Use WordNets from the other languages and extend with word-sense disambiguation and NER. This might lead to more accurate terms. Perhaps migrate to EuroWordNet. Study adequateness of current POS given that we have incomplete sentences.
Consider alternatives for adding lexical/semantic support for users during query refinement.
Test other boost-on-merge options.
Consider pre-processing alternatives for each supported language.
Study and consider solutions for dealing with out of vocabulary words.
Comprehensive evaluation under a more realistic configuration + testing scheme.
Additional improvements to the existing approaches with semantics and NLP, as well as extensions to the current LSA model, would be of interest too.
Optionally other configurations could be studied.
- The use of aditional information available to the recommender system, as a way of supporting translation-disambiguation, could be of interest for it represents a stronger embedding of the system with the translation services, and a benefit almost exclusive to cross-language recommender systems (since, by comparison, most cross-language information retrieval systems rely on much more limited information for disambiguation). Several approaches could be tested:
  - A less embedded approach would be to provide the translation services with a larger body of text and then extract only the parts that are required.
  - Also with Moses a bag-of-words approach could be used for it to return potential, instead of exact, translations.
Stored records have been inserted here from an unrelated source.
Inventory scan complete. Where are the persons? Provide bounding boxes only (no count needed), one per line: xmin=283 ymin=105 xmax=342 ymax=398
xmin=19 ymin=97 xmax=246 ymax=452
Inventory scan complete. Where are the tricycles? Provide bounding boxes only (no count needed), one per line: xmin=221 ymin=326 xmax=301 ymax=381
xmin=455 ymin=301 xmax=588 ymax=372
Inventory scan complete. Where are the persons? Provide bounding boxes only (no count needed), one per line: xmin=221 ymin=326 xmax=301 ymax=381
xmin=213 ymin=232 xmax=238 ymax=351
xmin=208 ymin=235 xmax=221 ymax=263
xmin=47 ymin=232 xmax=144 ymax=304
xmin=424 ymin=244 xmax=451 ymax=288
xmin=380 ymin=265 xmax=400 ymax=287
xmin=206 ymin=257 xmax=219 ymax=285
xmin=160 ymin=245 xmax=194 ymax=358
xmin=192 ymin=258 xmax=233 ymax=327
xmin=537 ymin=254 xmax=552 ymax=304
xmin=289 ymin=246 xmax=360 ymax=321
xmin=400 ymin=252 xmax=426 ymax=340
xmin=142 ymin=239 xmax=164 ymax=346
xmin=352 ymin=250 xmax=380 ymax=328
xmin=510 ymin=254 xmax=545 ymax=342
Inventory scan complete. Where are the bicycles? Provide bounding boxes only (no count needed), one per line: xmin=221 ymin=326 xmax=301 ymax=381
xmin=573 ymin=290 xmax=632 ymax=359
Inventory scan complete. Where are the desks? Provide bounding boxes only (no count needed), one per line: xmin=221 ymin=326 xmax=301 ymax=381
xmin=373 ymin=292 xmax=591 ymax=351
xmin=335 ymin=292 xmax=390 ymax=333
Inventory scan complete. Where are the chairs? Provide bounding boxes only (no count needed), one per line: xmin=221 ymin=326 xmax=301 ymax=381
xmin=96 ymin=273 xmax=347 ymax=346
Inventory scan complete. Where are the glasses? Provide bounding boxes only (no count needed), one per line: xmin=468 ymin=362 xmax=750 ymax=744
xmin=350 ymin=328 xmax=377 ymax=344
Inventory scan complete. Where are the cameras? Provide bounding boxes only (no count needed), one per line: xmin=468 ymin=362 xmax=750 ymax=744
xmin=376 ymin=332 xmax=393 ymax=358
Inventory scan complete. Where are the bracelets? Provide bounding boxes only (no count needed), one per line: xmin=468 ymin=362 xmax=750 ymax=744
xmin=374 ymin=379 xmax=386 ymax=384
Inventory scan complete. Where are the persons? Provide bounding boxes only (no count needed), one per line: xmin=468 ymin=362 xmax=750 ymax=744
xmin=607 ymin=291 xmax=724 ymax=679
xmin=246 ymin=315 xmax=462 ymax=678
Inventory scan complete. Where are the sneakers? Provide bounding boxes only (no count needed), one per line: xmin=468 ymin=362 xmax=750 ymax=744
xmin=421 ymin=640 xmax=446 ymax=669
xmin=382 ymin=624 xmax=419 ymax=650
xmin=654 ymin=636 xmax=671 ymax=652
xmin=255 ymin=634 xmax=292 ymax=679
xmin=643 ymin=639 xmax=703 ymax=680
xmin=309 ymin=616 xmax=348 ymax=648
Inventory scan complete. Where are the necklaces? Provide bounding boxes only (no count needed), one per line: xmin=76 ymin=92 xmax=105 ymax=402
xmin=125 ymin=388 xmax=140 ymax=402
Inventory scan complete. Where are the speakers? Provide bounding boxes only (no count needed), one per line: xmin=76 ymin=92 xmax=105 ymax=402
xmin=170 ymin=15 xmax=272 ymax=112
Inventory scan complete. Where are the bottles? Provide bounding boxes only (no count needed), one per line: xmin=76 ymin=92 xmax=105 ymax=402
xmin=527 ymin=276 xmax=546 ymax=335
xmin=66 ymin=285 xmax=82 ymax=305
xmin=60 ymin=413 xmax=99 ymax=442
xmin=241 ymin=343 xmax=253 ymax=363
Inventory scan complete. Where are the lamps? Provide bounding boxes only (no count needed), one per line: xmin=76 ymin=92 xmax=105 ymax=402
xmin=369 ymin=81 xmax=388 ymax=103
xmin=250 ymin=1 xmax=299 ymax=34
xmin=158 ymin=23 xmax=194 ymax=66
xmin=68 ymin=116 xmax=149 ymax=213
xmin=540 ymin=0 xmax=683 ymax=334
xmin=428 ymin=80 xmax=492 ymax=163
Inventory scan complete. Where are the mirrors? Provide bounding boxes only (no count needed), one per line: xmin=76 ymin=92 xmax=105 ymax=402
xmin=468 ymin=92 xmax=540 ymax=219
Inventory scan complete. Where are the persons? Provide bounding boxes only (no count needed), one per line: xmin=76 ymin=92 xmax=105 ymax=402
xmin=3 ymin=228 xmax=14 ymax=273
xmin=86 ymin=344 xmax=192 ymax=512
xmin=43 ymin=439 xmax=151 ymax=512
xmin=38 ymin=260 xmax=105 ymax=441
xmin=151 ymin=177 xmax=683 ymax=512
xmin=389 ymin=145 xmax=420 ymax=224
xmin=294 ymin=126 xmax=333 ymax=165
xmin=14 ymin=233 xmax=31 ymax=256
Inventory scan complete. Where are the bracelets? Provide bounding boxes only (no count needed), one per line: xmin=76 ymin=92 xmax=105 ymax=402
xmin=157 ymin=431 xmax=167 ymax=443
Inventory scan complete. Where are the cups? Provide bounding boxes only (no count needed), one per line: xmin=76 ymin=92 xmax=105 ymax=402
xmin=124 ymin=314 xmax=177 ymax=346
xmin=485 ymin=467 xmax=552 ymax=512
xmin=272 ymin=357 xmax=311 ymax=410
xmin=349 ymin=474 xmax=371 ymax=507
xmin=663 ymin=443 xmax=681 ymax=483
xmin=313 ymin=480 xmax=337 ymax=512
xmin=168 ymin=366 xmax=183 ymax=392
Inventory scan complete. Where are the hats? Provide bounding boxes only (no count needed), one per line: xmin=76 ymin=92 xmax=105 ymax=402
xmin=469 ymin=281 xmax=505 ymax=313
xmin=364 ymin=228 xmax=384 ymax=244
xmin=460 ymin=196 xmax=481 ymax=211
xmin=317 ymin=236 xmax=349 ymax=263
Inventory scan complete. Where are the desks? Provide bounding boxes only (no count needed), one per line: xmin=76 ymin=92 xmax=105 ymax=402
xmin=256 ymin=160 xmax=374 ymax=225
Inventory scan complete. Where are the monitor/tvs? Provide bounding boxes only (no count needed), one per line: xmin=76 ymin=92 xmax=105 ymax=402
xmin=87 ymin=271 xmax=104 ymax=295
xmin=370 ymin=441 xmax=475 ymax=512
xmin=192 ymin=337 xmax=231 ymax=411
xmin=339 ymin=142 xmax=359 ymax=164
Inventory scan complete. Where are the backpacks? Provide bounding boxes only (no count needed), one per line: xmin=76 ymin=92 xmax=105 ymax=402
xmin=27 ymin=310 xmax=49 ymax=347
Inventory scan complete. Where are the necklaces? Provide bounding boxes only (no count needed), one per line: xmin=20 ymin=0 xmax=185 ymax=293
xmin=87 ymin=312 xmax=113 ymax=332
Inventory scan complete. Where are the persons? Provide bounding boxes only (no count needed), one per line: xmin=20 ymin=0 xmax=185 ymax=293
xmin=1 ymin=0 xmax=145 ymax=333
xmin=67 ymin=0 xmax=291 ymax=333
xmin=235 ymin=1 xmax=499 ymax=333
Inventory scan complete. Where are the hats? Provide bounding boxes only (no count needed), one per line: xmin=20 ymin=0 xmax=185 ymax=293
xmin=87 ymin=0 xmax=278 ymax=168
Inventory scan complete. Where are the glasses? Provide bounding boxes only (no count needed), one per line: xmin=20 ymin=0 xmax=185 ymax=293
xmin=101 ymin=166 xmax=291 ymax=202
Each of these words can be assigned an associated weight, which serves to signal the most likely translation to the document retriever or the indexer. The weights can be further tuned with a knowledge or corpus-based approach.
  - Inter-lingual nets coupled with good word-sense predictors, could be considered as a form of dictionary tranlation.
Embedding the cross-language aspects into the inner workings of recommender systems. For this our query definition has to be extended so it includes any additional data that the recommender system might use needing translation. The matching itself can be performed in any way the recommender system does, and finally the merging can be adapted to suit the existing system. Of particular interest would be supporting translation of citation-related information (such as citation context), for this might enable the research paper recommender system to produce better cross-language recommendations, by having a multi-language characterization of how a paper is cited. This could be a fruitful area of research. Also, supporting other characteristics of the recommender, for example, recommendations of sequences of papers.

-Considerations of relevance feedback could be added.

-Language recognizer functionality could be added, perhaps to deal with OoV words, or other issues.

-Other indexer systems might provide benefits instead of Lucene: Wumpus, Indri (packed with Lemur project, for parsing pdfs)...

-Extensions to other languages + devising a clean process for incorporating these sort of extensions.

-Future studies on potential benefits of using semantic net-based similarity measures for cross-lingual queries might be of interest, since it's not a much researched topic.

Finally, with a basis on our work and the large amount of technologies available, aditional cross-language services could be further built for users, such as cross-languge query suggestions, providing multi-lingual explanations for the cross-language recommendations, etc.